The author incorporates the poem Ozymandias by Percy Bysshe Shelley to set the romantic and mysterious tone of the remains left behind to tell the tales of the former glories of their builders, “The scales of the ruins testify to the former wealth and power of their builders—the boast “Look on my works, ye mighty, and despair!”” (3)
According to Diamond, societies fall due to one or more of the aforementioned factors. For instance, the presence of hostile neighbors can whither a civilizations resources and degrade their land, ultimately destroying the means to sustain any kind of population. “Relations with neighboring societies may be intermittently or chronically hostile. A society may be able to hold of its enemies as long as it is strong, only to succumb when it becomes weakened for any reason, including environmental damage. The proximate cause of the collapse–will have been the factor that caused the weakening. Hence collapses for ecological or other reasons often masquerade as military defeats” (13) In this chapter, the author applies this challenge to the Roman Empire. “Rome became increasingly best by barbarian invasions, with the conventional date for the Empire’s fall being taken somewhat arbitrarily as A.D. 476 (13).

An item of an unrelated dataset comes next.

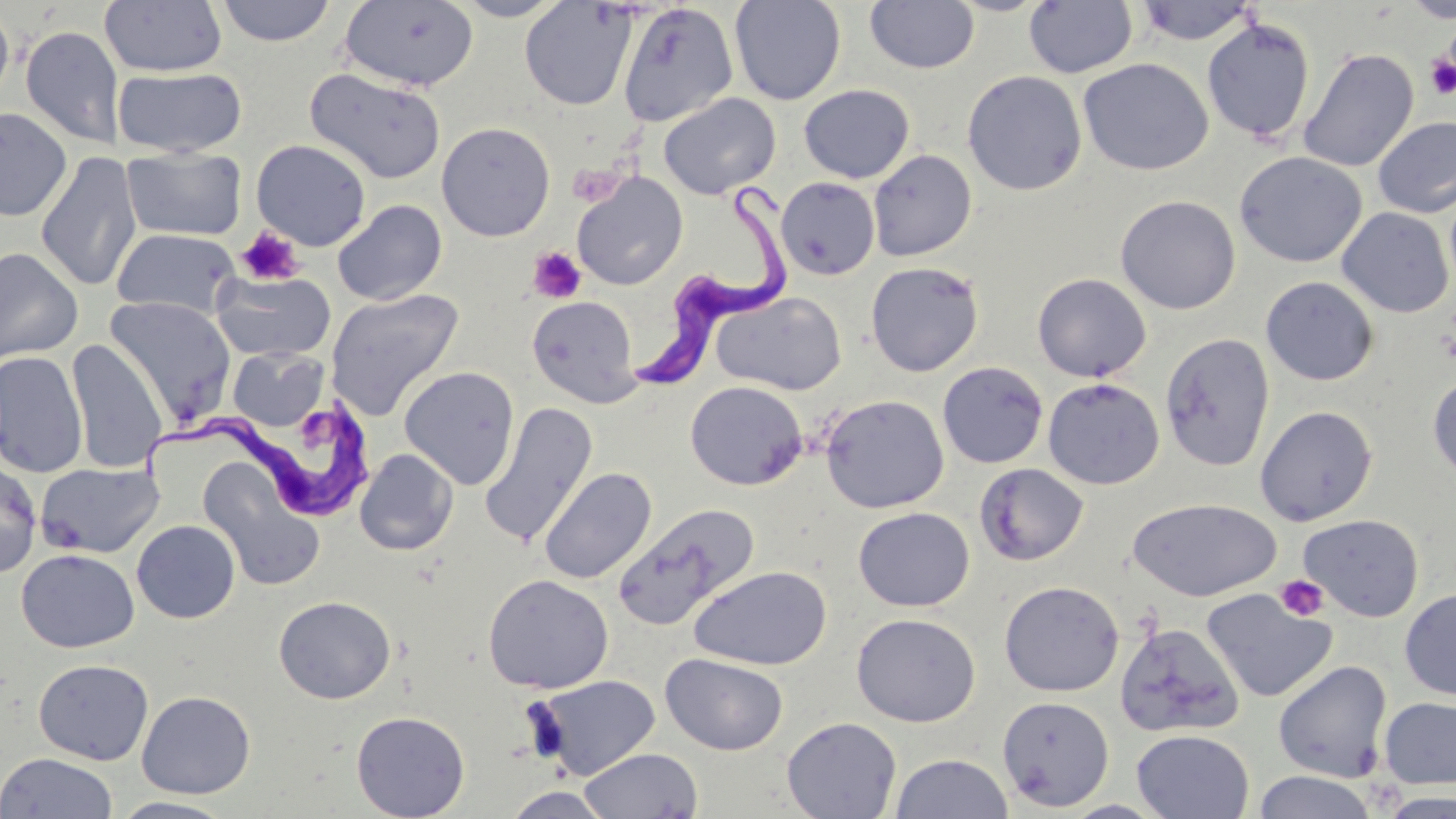
Approximate bounding boxes as [x1, y1, x2, y2] in pixels. Uninfected red blood cell locations: [215, 0, 337, 46], [339, 0, 480, 92], [452, 0, 568, 21], [729, 0, 846, 105], [1400, 0, 1456, 24], [100, 1, 227, 76], [520, 1, 637, 111], [865, 1, 980, 74], [1023, 1, 1138, 78], [1134, 1, 1259, 46], [0, 3, 15, 109], [618, 3, 739, 127], [1201, 17, 1316, 143], [20, 25, 126, 150], [1297, 47, 1419, 172], [1078, 57, 1214, 176], [112, 67, 247, 157], [305, 68, 447, 184], [962, 70, 1087, 196], [798, 84, 914, 184], [658, 92, 781, 200], [0, 107, 72, 221], [1373, 115, 1456, 219], [436, 121, 556, 242], [251, 139, 372, 251], [121, 147, 247, 241], [868, 149, 976, 261], [1234, 151, 1367, 268], [36, 152, 142, 292], [572, 173, 688, 290], [775, 177, 880, 280], [1115, 195, 1241, 314], [333, 200, 447, 305], [1337, 207, 1454, 318], [111, 228, 240, 319], [0, 248, 83, 363], [865, 261, 984, 377], [211, 270, 336, 362], [1032, 272, 1152, 382], [1260, 276, 1379, 387], [324, 288, 464, 422], [711, 290, 847, 395], [527, 294, 641, 407], [104, 296, 236, 424], [1160, 332, 1275, 472], [67, 340, 168, 473], [228, 347, 329, 431], [0, 350, 87, 478], [937, 361, 1049, 469], [399, 367, 520, 489], [1427, 371, 1456, 485], [1042, 377, 1164, 490], [684, 381, 808, 490], [820, 394, 949, 514], [480, 402, 598, 546], [1254, 404, 1379, 526], [355, 448, 458, 555], [198, 456, 324, 591], [0, 460, 42, 578], [35, 462, 164, 558], [975, 462, 1089, 565], [539, 467, 657, 584], [1128, 498, 1282, 602], [616, 503, 761, 627], [853, 507, 975, 612], [1298, 513, 1424, 621], [131, 519, 241, 623], [15, 548, 139, 653], [26, 550, 144, 765], [689, 565, 832, 670], [482, 574, 614, 693], [999, 581, 1124, 697], [1399, 587, 1456, 701], [1200, 588, 1338, 703], [273, 595, 396, 704], [851, 613, 981, 727], [1114, 622, 1244, 737], [661, 653, 788, 755], [33, 658, 154, 765], [1272, 660, 1394, 783], [531, 675, 661, 779], [136, 690, 256, 799], [996, 695, 1114, 811], [1378, 696, 1456, 789], [350, 710, 471, 819], [781, 716, 902, 818], [1131, 729, 1254, 818], [579, 747, 703, 819], [0, 752, 118, 819], [890, 753, 1014, 818], [1251, 771, 1380, 819], [501, 787, 616, 818], [109, 796, 238, 818], [1056, 799, 1172, 818]. Platelet locations: [1425, 57, 1456, 99], [236, 225, 305, 286], [528, 246, 586, 303], [1275, 575, 1329, 621]. Trypanosoma brucei locations: [627, 171, 794, 396], [133, 396, 373, 517]. Slide-level diagnosis: Trypanosoma brucei. Thin blood film. May-Grünwald-Giemsa-stained preparation. Single field of view. Image is 1456×819 pixels. 1000x magnification. Optical microscopy.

Diamond also administers this challenge to the Khmer Empire, saying, “Essentially the same question has been debated for the fall of the Khmer Empire centered on Angkor Wat in relation to invasions by Thai neighbors..” (14).
But the most applicable factor faced by the historical societies to our present one is environmental issues. The author breaks down environmental issues to specific problems faced by both modern and by humankind present and past alike. The list includes deforestation, soil problems such as erosion and salinization, overhunting, overfishing, invasive species, water management problems, and overpopulation. In chapter 11, Diamond examines the island of Hispaniola, an island divided down the middle into Haiti and the Dominican Republic. From a bird’s eye view, the border between the two Caribbean nations is striking. Mass deforestation has left Haiti “…a paler and browner landscape…” (329). To understand their problems, one must look at their history. Once a united settlement, both have a complicated history of switching hands between the French and Spanish, and eventually getting independence from their colonizers, Haiti in 1804 and Dominican Republic in 1821. The two are rather poor countries with unstable and corrupt governments, food shortages, and exhausted natural resources. Haiti is “already the poorest and one of the most overcrowded countries in the New World” (354).